Ramblings of an aging IT geek
← Ramblings of an aging IT geek
debugging

it was the mtu, it's always the mtu

A backup job that hung at exactly the same byte every night turned out to be a path MTU problem hiding behind a working ping.

A terminal full of packet captures

The symptom was maddening because everything looked fine. SSH worked. ping worked. Small scp transfers worked. But the nightly backup over the same link would crawl, then hang, always around the same point. Not a fixed byte count, but always once the connection got busy and the packets got big.

Big packets. That's the tell, and I should have spotted it sooner. Small things go through, large things don't, and a plain ping is small. So I asked it to stop being small:

ping -M do -s 1472 backup.internal

-M do sets the don't-fragment bit, -s 1472 plus 28 bytes of headers gives you a 1500-byte frame. It failed instantly with "message too long". Drop it to 1400 and it sails through. There was a tunnel in the path eating into the MTU, and nothing was telling the endpoints to back off, because the ICMP "fragmentation needed" messages were being firewalled into the void. Classic path MTU discovery black hole.

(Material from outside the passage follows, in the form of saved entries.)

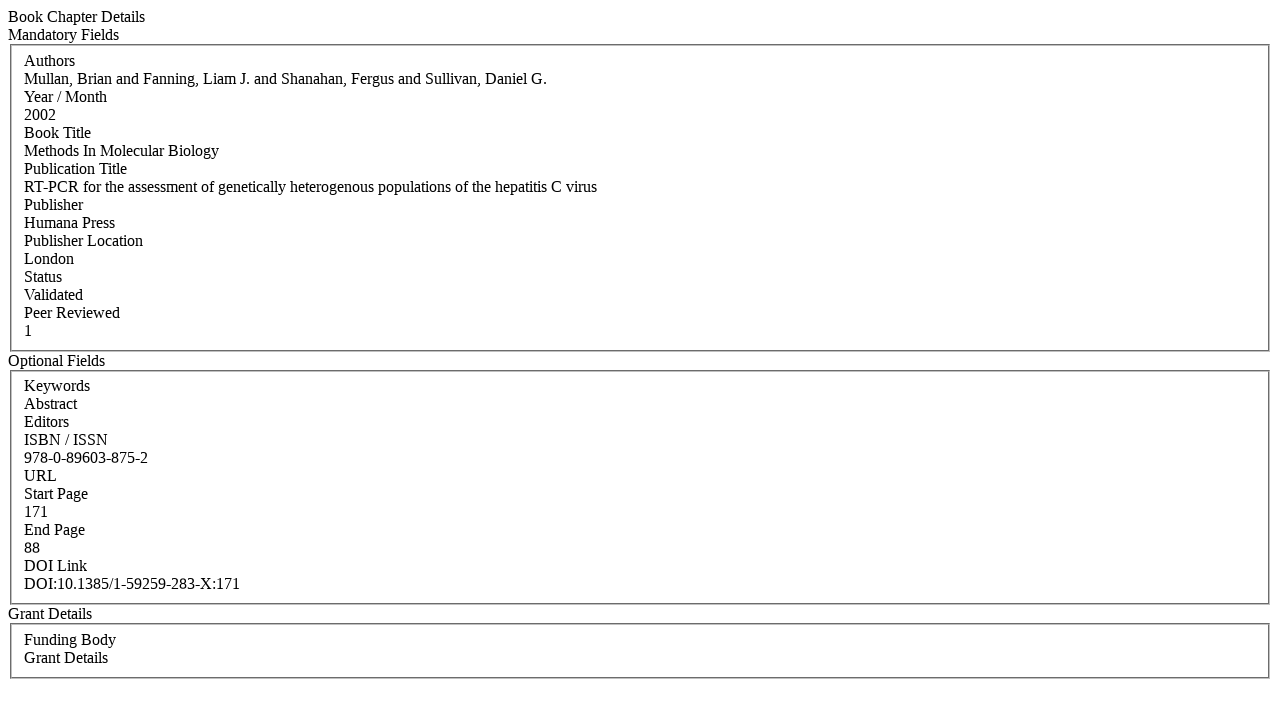

--- FILE ---
content_type: text/html; charset=WINDOWS-1252
request_url: https://iris.ucc.ie/live/!W_VA_PUBLICATION.POPUP?LAYOUT=N&OBJECT_ID=122827767
body_size: 4453
content:
<div class="row-fluid"> 
        <div class="span12"> 
           <div class="page-header2"> 
              <span class="h2">Book Chapter Details</span>
              <span class="grey sub"></span>
           </div>
        </div>
      </div>
<div class="row-fluid">
      <div class="row-fluid">
         
         <div class="span3"> <span class="left-heading"> Mandatory Fields</span> </div>
         <div class="span9">
            <fieldset>
               <div class="control-group"> <label class="control-label mandatory" for="AUTHORS">Authors </label><div class="pull-left"> </div> <div class="controls"> Mullan, Brian and Fanning, Liam J. and Shanahan, Fergus and Sullivan, Daniel G. </div> </div>
               <div class="control-group"> <label class="control-label mandatory" for="YEAR">Year / Month </label><div class="pull-left"> </div> <div class="controls"> 2002  </div> </div>
               <div class="control-group"> <label class="control-label" for="JOURNAL">Book Title </label><div class="pull-left"> </div> <div class="controls"> Methods In Molecular Biology </div> </div>
               <div class="control-group"> <label class="control-label mandatory" for="TITLE">Publication Title </label><div class="pull-left"> </div> <div class="controls"> RT-PCR for the assessment of genetically heterogenous populations of the hepatitis C virus </div> </div>
               <div class="control-group"> <label class="control-label" for="PUBLISHER">Publisher </label><div class="pull-left"> </div> <div class="controls"> Humana Press </div> </div>
               <div class="control-group"> <label class="control-label" for="PUBLISHER_LOCATION">Publisher Location </label><div class="pull-left"> </div> <div class="controls"> London </div> </div>
               <div class="control-group"> <label class="control-label mandatory" for="STATUS">Status </label><div class="pull-left"> </div> <div class="controls"> Validated </div> </div>
               <div class="control-group"> <label class="control-label" for="PEER_REVIEW">Peer Reviewed </label><div class="pull-left"> </div> <div class="controls"> 1 </div> </div>
            </fieldset>
     </div>
      </div>

      <div class="row-fluid">
         <div class="span3"> <span class="left-heading"> Optional Fields </span> </div>
         <div class="span9">
            <fieldset>
               <div class="control-group"> <label class="control-label" for="SEARCH_KEYWORD">Keywords </label><div class="pull-left"> </div> <div class="controls">  </div> </div>
               <div class="control-group"> <label class="control-label" for="ABSTRACT">Abstract </label><div class="pull-left"> </div> <div class="controls">  </div> </div>
               <div class="control-group"> <label class="control-label" for="EDITORS">Editors </label><div class="pull-left"> </div> <div class="controls">  </div> </div>
               <div class="control-group"> <label class="control-label" for="ISBN_ISSN">ISBN / ISSN </label><div class="pull-left"> </div> <div class="controls"> 978-0-89603-875-2 </div> </div>
               <div class="control-group"> <label class="control-label" for="URL">URL </label><div class="pull-left"> </div> <div class="controls">  </div> </div>
               <div class="control-group"> <label class="control-label" for="START_PAGE">Start Page </label><div class="pull-left"> </div> <div class="controls"> 171 </div> </div>
               <div class="control-group"> <label class="control-label" for="END_PAGE">End Page </label><div class="pull-left"> </div> <div class="controls"> 88 </div> </div>
               <div class="control-group"> <label class="control-label" for="DOI_LINK">DOI Link </label><div class="pull-left"> </div> <div class="controls">  DOI:10.1385/1-59259-283-X:171  </div> </div>
            </fieldset>
         </div>
      </div>

      <div class="row-fluid">
         <div class="span3"> <span class="left-heading"> Grant Details </span> </div>
         <div class="span9">
            <fieldset>
               <div class="control-group"> <label class="control-label" for="FUNDING_BODY">Funding Body </label><div class="pull-left"> </div> <div class="controls">  </div> </div>
               <div class="control-group"> <label class="control-label" for="GRANT_DETAILS">Grant Details </label><div class="pull-left"> </div> <div class="controls">  </div> </div>
            </fieldset>
         </div>
      </div>

      </form>
</div>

The fix was a one-liner clamping the MSS on the gateway, and the backups have run clean every night since. I have lost more hours of my life to MTU than to almost any other single cause, and every time it presents as something else entirely: a slow database, a flaky VPN, a website that loads everything but the big images. So now it is the first thing I check, not the last. If a connection works for small payloads and dies on large ones, stop guessing. It was the MTU. It's always the MTU.